Page extract:

Hopeless. There's too many. Once you are 'on' to the Stooges, watch for the variations in multiple slap, eye-poke, etc. which get more inventive as the years go by. Another thing is animals, some of the best episodes guest star dogs, cats, parrots, monkeys, horses, lions.
Any show that ends with a monkey running amok with a machine-gun will always be okay in my book.


----------



## BAYLOR (Jun 28, 2015)

We could be getting a sequel to the 2012 FILM.


----------



## J Riff (Jun 29, 2015)

To start with, Stooges comedy is not 'slapstick' which is like the clown at the circus bit. They were an adult nightclub act, a farce, later a studio act with scripts, stunt doubles and the lot. The physical clobbering was no different than Chaplin, Fields, Marxes, anybody - they were just better at it.
 Realistically, The 3 Stooges brand of 'violence' was about as far as it should have gone - it was obviously in fun. The stuff kids watch today is much
much worse, some of it. Kids are inured, they see graphic stuff alla time, if I had brats around I would keep a sharp eye on their viewing habits.
 Mind, the Stooges were this way back in the day, they always told live audiences that they should never try their stunts at home. Derspite this, I'm aware of a few dimbulbs who imitated, went around clobbering people or kicking them, and Curly got belted a few times by idjit fans, which is the main reason he wanted out.
 I don't see a need for another film, it's too difficult to set Stooges into modern culture, without attaching them to blatant idiot fare like Jersey Shore.


----------



## BAYLOR (Jun 29, 2015)

Entries supplied:
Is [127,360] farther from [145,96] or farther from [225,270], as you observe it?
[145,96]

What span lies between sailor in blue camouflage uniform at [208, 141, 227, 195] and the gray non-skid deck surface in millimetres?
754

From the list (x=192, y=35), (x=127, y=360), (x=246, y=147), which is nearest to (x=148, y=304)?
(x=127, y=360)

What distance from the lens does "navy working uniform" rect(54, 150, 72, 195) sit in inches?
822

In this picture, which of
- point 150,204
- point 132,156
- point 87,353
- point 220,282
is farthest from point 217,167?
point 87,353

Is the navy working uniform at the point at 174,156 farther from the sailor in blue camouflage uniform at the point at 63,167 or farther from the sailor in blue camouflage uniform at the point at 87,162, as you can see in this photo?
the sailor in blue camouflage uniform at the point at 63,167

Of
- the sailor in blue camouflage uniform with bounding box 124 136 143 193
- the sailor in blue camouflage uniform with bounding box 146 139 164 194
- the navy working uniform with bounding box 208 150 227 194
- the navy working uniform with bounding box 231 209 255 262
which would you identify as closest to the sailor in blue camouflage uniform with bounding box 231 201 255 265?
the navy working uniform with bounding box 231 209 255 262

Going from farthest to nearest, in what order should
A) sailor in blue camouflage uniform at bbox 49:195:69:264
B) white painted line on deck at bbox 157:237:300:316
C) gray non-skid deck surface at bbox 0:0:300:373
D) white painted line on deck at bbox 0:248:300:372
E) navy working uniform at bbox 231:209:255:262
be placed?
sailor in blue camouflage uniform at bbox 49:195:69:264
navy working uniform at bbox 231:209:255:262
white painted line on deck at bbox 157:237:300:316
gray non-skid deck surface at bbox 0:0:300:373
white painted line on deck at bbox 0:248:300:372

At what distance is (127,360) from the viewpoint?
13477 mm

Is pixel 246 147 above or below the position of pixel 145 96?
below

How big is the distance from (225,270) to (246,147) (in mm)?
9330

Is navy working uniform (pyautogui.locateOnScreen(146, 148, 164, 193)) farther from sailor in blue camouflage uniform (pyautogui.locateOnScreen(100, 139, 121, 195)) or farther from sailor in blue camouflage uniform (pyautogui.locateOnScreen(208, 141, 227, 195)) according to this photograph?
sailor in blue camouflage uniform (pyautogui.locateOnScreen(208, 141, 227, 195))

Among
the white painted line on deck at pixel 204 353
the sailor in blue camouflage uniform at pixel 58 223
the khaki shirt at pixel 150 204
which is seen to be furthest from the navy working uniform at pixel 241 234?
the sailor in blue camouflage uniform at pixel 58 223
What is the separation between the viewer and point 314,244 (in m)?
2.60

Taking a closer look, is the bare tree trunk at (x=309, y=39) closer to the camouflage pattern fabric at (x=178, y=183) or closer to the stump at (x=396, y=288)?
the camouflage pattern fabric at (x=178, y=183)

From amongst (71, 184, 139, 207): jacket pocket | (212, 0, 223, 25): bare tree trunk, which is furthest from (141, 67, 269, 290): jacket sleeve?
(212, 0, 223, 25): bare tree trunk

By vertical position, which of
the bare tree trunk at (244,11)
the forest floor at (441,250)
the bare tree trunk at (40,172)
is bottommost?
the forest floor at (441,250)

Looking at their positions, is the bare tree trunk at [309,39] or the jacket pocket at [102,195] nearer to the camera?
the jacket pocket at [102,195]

Exercises:
**a)** In the Three Stooges forum thread, what reason does J Riff give for Curly wanting out? Answer in one to three sentences.
**b)** Continue the Three Stooges forum thread with the post that follows its final header.

Answer list:
**a)** J Riff says Curly was belted a few times by foolish fans. That happened even though the Stooges warned audiences not to try their stunts at home, and J Riff calls it the main reason Curly wanted out.

**b)**
J Riff said:


> To start with, Stooges comedy is not 'slapstick' which is like the clown at the circus bit. They were an adult nightclub act, a farce, later a studio act with scripts, stunt doubles and the lot. The physical clobbering was no different than Chaplin, Fields, Marxes, anybody - they were just better at it.
> Realistically, The 3 Stooges brand of 'violence' was about as far as it should have gone - it was obviously in fun. The stuff kids watch today is much
> much worse, some of it. Kids are inured, they see graphic stuff alla time, if I had brats around I would keep a sharp eye on their viewing habits.
> Mind, the Stooges were this way back in the day, they always told live audiences that they should never try their stunts at home. Derspite this, I'm aware of a few dimbulbs who imitated, went around clobbering people or kicking them, and Curly got belted a few times by idjit fans, which is the main reason he wanted out.
> I don't see a need for another film, it's too difficult to set Stooges into modern culture, without attaching them to blatant idiot fare like Jersey Shore.




People are still going to be watching them 100 years from now.


----------



## BAYLOR (Nov 20, 2022)

*A Plumbing  We Will Go   *that one really cracks me up and it never gets old.


----------



## AllanR (Nov 20, 2022)

*You Natzi Spy* is full of atrociously great puns.


----------



## BAYLOR (Nov 20, 2022)

AllanR said:


> *You Natzi Spy* is full of atrociously great puns.



And * I,ll Never Heil Again.  . *The Stooges were the first to spoof and make fun of Hitler and the Nazis. Its wonderful satire.


----------



## nixie (Nov 20, 2022)

I don't remember ever seeing the three stooges, Laurel and Hardy, Norman Wisdom, Harold Lyodd and Charlie Chaplin are the ones I remember most. Albert and Costello, Marx brothers I have vague recollection of.


----------



## AllanR (Nov 20, 2022)

nixie said:


> Albert and Costello


Their "Who's on first" routine is certainly well known.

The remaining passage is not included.